Ideally patronage relationships were grounded in mutual reciprocity, but the translation from theory to practice was inevitably imperfect. While in theory the patronage system reflected the underlying hierarchical order of the universe, in practice it created numerous opportunities for tensions, contradictions, suspicions, and resentment. By its very nature the patronage system involved the accommodation of egos with different, sometimes contradictory interests. The actual operation of the "system," in fact, was neither simple nor rigidly systematic; relations among its participants were likely to be complex and dialectical rather than straightforwardly casual. The opportunities for irony, ambiguity, paradox, and equivocation existed not only in the literary works to which patronage relations gave birth, but in the relations themselves.
Over the course of a career that spanned four decades and the reigns of three very different monarchs, Ben Jonson became perhaps the most spectacularly successful patronage poet of his era. House-guest of well-connected nobles, perennial author of holiday masques, and recipient of royal grants of money and sack, Jonson by middle age had become a fixture at the Jacobean court. He had achieved the kind of fame and social influence that had always eluded Spenser; and although his fortunes diminished in his final years, at his death a parade of nobles escorted him to the grave. Many of his best poems were addressed to patrons, and many more deal explicitly with patronage as a theme. During the course of his long career he met many of the typical challenges and fulfilled most of the common functions of the patronage poet. His work represents, to an unsuspected extent, a repertoire of responses to patronage pressures and influences. Yet discussion of the impact of patronage on Jonson's poetry has rarely been as complicated or extensive as the impact itself.

### WHAT YOU NEED TO DO
1. According to the patronage passage, how long did Ben Jonson's career span?
2. Extract the portion of the patronage passage from "Ideally patronage relationships" to "the relations themselves.".
Base your responses only on the patronage passage.

### INFORMATION SUPPLIED

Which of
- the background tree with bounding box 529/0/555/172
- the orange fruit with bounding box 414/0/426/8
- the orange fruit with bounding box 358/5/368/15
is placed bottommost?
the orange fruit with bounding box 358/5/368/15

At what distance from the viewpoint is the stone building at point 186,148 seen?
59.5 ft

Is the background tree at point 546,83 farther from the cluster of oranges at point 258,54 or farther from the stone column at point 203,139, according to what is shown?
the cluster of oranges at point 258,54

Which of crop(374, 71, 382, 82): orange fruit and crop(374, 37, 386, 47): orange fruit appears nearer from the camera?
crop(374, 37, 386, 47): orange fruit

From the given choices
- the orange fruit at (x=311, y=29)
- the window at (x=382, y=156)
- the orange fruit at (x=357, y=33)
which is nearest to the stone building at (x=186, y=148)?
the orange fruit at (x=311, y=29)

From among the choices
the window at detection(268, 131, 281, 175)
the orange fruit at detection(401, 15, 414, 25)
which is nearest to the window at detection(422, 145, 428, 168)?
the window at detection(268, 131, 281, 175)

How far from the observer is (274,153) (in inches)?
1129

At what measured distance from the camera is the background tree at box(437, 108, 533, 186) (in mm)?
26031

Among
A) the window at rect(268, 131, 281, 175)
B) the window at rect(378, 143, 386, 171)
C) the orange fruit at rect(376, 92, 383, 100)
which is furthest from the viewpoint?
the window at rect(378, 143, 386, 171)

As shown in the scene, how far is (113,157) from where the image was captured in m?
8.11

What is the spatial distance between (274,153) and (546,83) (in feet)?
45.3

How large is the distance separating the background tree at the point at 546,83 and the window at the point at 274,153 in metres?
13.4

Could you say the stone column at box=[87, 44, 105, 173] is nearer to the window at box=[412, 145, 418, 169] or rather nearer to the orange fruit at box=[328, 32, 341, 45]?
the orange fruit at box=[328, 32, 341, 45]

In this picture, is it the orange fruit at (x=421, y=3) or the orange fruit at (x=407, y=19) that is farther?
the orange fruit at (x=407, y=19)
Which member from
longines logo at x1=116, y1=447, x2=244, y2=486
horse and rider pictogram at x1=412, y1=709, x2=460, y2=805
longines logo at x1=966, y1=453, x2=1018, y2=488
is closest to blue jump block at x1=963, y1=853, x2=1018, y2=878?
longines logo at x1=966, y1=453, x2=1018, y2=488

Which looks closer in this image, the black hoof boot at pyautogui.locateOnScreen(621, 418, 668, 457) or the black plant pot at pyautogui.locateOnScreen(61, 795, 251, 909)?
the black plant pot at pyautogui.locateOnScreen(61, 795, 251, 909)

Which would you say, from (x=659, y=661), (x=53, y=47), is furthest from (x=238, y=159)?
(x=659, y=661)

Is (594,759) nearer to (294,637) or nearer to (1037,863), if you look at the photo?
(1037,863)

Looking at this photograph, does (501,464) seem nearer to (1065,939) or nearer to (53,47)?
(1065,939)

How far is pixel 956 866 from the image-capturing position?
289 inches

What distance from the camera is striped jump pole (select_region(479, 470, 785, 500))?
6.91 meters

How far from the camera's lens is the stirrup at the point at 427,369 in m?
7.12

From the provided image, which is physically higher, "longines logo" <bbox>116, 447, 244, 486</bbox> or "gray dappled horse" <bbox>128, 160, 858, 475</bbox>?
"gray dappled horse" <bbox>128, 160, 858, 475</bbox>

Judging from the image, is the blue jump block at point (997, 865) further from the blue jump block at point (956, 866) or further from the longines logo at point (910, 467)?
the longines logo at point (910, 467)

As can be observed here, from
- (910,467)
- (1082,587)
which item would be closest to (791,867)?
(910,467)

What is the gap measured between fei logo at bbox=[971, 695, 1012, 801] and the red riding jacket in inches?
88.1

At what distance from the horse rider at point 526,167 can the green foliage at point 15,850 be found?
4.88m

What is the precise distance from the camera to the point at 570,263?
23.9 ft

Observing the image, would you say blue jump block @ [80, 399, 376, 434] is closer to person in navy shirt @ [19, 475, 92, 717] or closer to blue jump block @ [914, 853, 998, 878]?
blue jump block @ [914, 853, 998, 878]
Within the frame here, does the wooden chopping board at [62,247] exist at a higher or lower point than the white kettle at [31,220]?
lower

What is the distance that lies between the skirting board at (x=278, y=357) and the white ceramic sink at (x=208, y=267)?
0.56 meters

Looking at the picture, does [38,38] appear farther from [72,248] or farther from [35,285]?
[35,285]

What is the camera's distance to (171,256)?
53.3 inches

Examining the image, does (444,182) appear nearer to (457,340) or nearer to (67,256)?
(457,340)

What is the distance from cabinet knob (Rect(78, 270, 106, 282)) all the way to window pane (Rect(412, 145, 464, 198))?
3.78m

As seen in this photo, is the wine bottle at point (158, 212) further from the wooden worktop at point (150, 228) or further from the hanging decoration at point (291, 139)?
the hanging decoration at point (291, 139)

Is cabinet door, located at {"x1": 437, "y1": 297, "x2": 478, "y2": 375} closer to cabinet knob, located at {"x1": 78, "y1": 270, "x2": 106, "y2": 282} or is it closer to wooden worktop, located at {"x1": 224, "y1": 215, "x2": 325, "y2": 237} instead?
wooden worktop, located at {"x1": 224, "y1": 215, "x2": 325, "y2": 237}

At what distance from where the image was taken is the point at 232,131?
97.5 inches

### TASK ANSWERS
1. Four decades.

2.
Ideally patronage relationships were grounded in mutual reciprocity, but the translation from theory to practice was inevitably imperfect. While in theory the patronage system reflected the underlying hierarchical order of the universe, in practice it created numerous opportunities for tensions, contradictions, suspicions, and resentment. By its very nature the patronage system involved the accommodation of egos with different, sometimes contradictory interests. The actual operation of the "system," in fact, was neither simple nor rigidly systematic; relations among its participants were likely to be complex and dialectical rather than straightforwardly casual. The opportunities for irony, ambiguity, paradox, and equivocation existed not only in the literary works to which patronage relations gave birth, but in the relations themselves.